Farmer School of Business, Miami University, Oxford, OH 45056, USA.
Appl Ergon. 2021 Jan;90:103262. doi: 10.1016/j.apergo.2020.103262. Epub 2020 Sep 11.
Advancements in sensing and network technologies have increased the amount of data being collected to monitor the worker conditions. In this study, we consider the use of time series methods to forecast physical fatigue using subjective ratings of perceived exertion (RPE) and gait data from wearable sensors captured during a simulated in-lab manual material handling task (Lab Study 1) and a fatiguing squatting with intermittent walking cycle (Lab Study 2). To determine whether time series models can accurately forecast individual response and for how many time periods ahead, five models were compared: naïve method, autoregression (AR), autoregressive integrated moving average (ARIMA), vector autoregression (VAR), and the vector error correction model (VECM). For forecasts of three or more time periods ahead, the VECM model that incorporates historical RPE and wearable sensor data outperformed the other models with median mean absolute error (MAE) <1.24 and median MAE <1.22 across all participants for Lab Study 1 and Lab Study 2, respectively. These results suggest that wearable sensor data can support forecasting a worker's condition and the forecasts obtained are as good as current state-of-the-art models using multiple sensors for current time prediction.

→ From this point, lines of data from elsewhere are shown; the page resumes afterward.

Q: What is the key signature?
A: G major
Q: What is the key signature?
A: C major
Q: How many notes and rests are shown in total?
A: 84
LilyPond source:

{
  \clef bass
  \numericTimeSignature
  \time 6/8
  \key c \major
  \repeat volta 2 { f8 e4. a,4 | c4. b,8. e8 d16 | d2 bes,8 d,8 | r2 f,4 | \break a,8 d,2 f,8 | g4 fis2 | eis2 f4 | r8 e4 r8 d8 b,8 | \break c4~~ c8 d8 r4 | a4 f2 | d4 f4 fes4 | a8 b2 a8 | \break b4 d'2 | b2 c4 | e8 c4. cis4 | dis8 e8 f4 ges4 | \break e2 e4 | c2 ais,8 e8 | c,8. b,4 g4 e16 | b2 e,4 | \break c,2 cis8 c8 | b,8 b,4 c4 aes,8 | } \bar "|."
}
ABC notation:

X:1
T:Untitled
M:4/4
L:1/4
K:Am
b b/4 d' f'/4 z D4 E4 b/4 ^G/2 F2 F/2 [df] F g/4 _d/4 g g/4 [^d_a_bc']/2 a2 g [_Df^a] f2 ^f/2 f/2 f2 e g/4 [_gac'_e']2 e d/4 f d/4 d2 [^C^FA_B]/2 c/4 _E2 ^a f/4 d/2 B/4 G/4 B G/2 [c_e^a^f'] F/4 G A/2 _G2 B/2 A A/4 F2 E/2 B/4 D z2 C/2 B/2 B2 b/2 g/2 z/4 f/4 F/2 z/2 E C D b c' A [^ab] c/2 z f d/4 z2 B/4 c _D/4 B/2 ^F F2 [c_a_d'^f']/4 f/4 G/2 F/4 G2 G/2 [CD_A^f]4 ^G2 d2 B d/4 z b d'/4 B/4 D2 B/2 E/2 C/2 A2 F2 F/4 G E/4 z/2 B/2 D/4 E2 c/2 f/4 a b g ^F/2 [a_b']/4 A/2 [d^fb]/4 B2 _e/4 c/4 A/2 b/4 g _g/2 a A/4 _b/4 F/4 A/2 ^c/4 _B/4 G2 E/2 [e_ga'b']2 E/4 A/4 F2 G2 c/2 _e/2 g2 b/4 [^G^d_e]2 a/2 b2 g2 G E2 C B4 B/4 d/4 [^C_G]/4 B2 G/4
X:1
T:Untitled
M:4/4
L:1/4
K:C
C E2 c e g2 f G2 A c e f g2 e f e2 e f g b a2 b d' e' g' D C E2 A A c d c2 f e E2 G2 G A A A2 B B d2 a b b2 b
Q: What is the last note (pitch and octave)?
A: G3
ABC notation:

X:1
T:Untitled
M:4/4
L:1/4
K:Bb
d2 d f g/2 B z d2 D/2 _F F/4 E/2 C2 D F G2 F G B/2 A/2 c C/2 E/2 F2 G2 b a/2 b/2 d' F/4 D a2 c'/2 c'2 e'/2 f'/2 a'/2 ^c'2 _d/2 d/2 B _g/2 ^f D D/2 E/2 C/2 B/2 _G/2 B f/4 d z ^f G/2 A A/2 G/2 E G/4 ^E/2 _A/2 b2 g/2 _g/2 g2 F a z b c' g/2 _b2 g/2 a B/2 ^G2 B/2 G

传感和网络技术的进步增加了为监测工人状况而收集的数据量。在本研究中,我们考虑使用时间序列方法,通过主观用力感觉评分(RPE)以及在模拟的实验室手动物料搬运任务(实验室研究1)和疲劳深蹲与间歇性步行周期(实验室研究2)期间从可穿戴传感器捕获的步态数据来预测身体疲劳。为了确定时间序列模型是否能够准确预测个体反应以及提前预测多少个时间段,我们比较了五个模型:朴素方法、自回归(AR)、自回归积分移动平均(ARIMA)、向量自回归(VAR)和向量误差校正模型(VECM)。对于提前三个或更多时间段的预测,结合历史RPE和可穿戴传感器数据的VECM模型在实验室研究1和实验室研究2中分别以中位数平均绝对误差(MAE)<1.24和中位数MAE<1.22优于其他模型。这些结果表明,可穿戴传感器数据可以支持对工人状况的预测,并且所获得的预测与当前使用多个传感器进行当前时间预测的最先进模型一样好。